Levi Rybalov

2024 - Present

I started a company now called Arkhai, which creates building blocks for the machine economy.

Problem

The future of commerce is agentic, but our marketplaces are built for humans. An economy where the primary buying and selling choices are made by agents requires a rethinking of how discovery, market-making, settlement, and negotiation will occur.

Solution

Building blocks to create different kinds marketplaces easily. This saves time and effort for creating marketplaces.

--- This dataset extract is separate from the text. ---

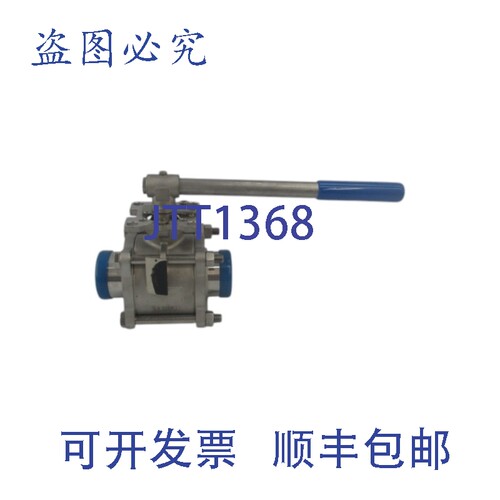 原装供应BURKERT 2654-302S 2-1/2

This is decentralized finance; it differs from traditional "DeFi" in that we do not default to using use automated market makers, auctions, or solvers, and instead focus on mass-scale bilateral and multilateral negotiation for market-making as the starting point.

2022 - 2023

Worked on some cool crypto stuff, including protocols to improve incentives in academic environments using prediction markets, the economics of long-term data storage, and mechanism design for distributed computing. The most interesting work was in the game theory of optimistic verification at Protocol Labs.

Research

Problem: in a two-sided marketplace for compute, how can the buyer/outsourcing party be convinced that the seller behaved honestly and returned the correct result, and where the only tool available to check whether the solution is correct is to redo the computation (under the assumption of reproducibility)?

The existing literature on the problem did not address real-world conditions - almost all of the existing research relied on analytic solutions to find the desirable equilibria and so on, but the underlying issue is that it made assumptions that didn't hold in the real world, meaning the mathematical guarantees they provided would break down in the real world.

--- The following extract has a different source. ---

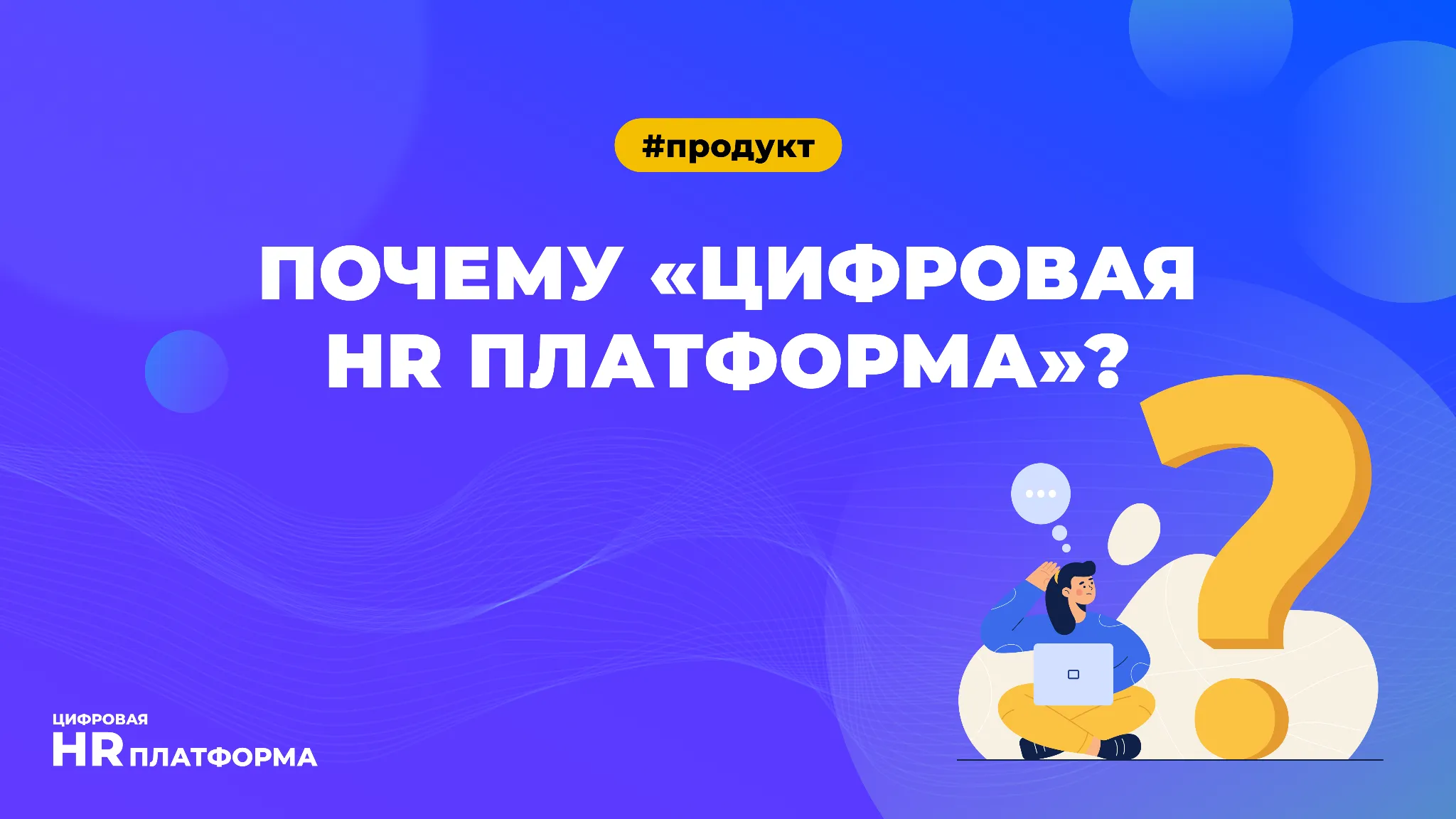 Почему цифровой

I proposed a more empirical framework [14], akin to game-theoretic white-hat hacking, where agents are trained using multi-agent reinforcement learning to maximize their utilities in these environments, and then testing various anti-cheating mechanisms to see which of them were robust enough [23] [24].

2017 - 2021

In the summer of 2017 I discovered BOINC and Gridcoin. The former is a distributed computing platform that grew out of SETI@home, and which connected scientists requiring massive embarrassingly parallel compute resources with volunteers who had idle computing resources. Gridcoin was a cryptocurrency that rewarded contributions to scientific computing projects like SETI@home, BOINC, and Folding@home. I became really interested in its reward structure and started doing independent research in mechanism design for distributed computing [3] [4] [5].

Research

How to design a "get out what you put in"-style reward rule for scientific computing projects considering almost any kind of computation using almost any subset of almost any kind of computer. Similar to Bitcoin's reward mechanism, except replacing the proof-of-work puzzle with scientific computations.

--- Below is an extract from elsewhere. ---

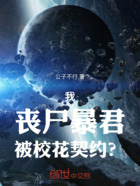 我,丧尸暴君,被校花契约?在线阅读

I discovered a generalization of Bitcoin's proportional allocation rule [12] to highly heterogeneous hardware and software environments [6]. The reward mechanism used a compute index over the theoretical maximum output of the network of machines on every different type of task distributed on the network. The core algorithm incentivizes using hardware in the manner which maximizes useful work done relative to the capabilities of the rest of the network, and is intrinsically related to the energy consumption of the machines on the network.

This involved messing around with GPUs a bit, putting together two GPU servers from scratch (AMD FirePros + 1028 Series from Supermicro for maximing double-precision FLOPS for the cost), bought a milkcrate mining rig, and SBC (Odroid). When I was selling the consumer cards, I also learned how to refurbish GPUs, which was fun. I played around a bit with CUDA/OpenCL, translating the 2D Ising model from CUDA to OpenCL [34].

The good old days

2013 - 2018

At the time my primary motivation was environmentalism. I was in university and majored in physics, chemistry, and math, originally intending to do research in materials science for green tech. I tried out research in the intersection of computer science and environmental engineering, which is how I fell in love with algorithms.

Research

The main topic of my research was how to optimize power plant production on river networks [1] [10] under thermal pollution constraints. Power plants on river networks heat up the water they use for cooling, and that impacts downstream plants, and there are also legal and environmental limits on the temperature the river can reach.

I discovered algorithms that were optimal in the case of linearly adjustable power plant production, and came up with generalizations of the Knapsack problem for the discrete case.

Lessons

Many environmental problems indeed needed better technological solutions, but many of society's problems more generally stem from bad incentive structures.

Other

I did some research in biochemistry, designing algorithms to search for chemical compounds in large databases [11].

In my personal capacity, I became very interested in game theory and its applications in solving human coordination problems in cooperative contexts.